We went along the corridor and round corners to a second flight of stairs, down to a kitchen and through a cloakroom with a telephone in it, and then across the hall into a large morning room, where there was a music stand with a sheet of music on it near a large window, and a violin propped against one wall. A radio was on a big table with books and newspapers and also on the same table there was a large, unfinished jigsaw puzzle spread out.
And that is how I remember Emma Short always: a small woman with small, brown brilliant eyes, as dark as Benedict was, wearing a plain but pretty dress, chattering and eagerly questioning herself as she stands before the large puzzle of some famous picture—a cathedral or a castle perhaps, with a rive
r in the foreground. This one also had the figure of a man with a boat on the river. She is standing there picking up a piece and saying, “How beastly they are to put so much water in these things. It’s cheating. What a bore. Ah, now—here, do you think? No. No. Ah, perhaps here? You must look at the little wiggles.” And she put a curly piece of the puzzle into its place.
“You must know Mrs Figg,” she said.
“She teaches us French,” I said, surprised.
“I know!” said Mrs Short with a laugh. “Too extraordinary. What do you make of her? Odd, do you find? Her hats! Is Augusta a friend of yours? She’s coming.”
Augusta Chambers, head girl of my school! Augusta—to see me dressed up like this!
I said again I must telephone to my mother to fetch me.
“Glan will do that,” she said. “You must have some tea to warm you up.”
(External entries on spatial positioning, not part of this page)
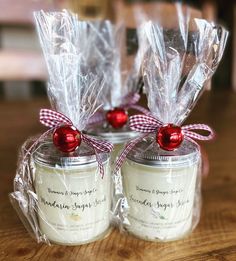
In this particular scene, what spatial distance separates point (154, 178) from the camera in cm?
55

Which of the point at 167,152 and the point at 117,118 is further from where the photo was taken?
the point at 117,118

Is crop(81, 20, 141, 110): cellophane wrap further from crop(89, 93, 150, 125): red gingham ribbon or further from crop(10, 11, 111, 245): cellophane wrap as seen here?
crop(10, 11, 111, 245): cellophane wrap

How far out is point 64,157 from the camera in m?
0.53

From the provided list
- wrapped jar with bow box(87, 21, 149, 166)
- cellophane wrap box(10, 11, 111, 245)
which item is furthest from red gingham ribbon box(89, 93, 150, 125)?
cellophane wrap box(10, 11, 111, 245)

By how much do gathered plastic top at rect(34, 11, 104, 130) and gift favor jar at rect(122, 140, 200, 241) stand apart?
0.09 m

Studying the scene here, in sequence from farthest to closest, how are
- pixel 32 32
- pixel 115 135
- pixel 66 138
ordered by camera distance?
pixel 32 32
pixel 115 135
pixel 66 138

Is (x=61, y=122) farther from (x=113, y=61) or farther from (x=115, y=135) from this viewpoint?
(x=113, y=61)

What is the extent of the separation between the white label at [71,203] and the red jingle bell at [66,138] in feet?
0.10

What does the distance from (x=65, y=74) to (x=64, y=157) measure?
0.40 feet

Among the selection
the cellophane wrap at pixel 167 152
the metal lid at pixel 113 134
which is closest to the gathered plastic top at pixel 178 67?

Through the window I saw two or three cars arrive. People and their children were soon jabbering in the hall. I heard Benedict screeching at them. As they came into the room Benedict was pulling Augusta’s father by the wrist and saying, “Foxey, Foxey, you’re a murderer, a murderer. I’m going to report it to the police.”
“The number is 3052,” said Augusta’s father. “Shall I get it for you?”
There was a crowd of people taking off their coats in the hall. Benedict let Foxey’s hand go, and Augusta came to me and said, “What fun.” She whispered, “Benedict is mad, as usual.”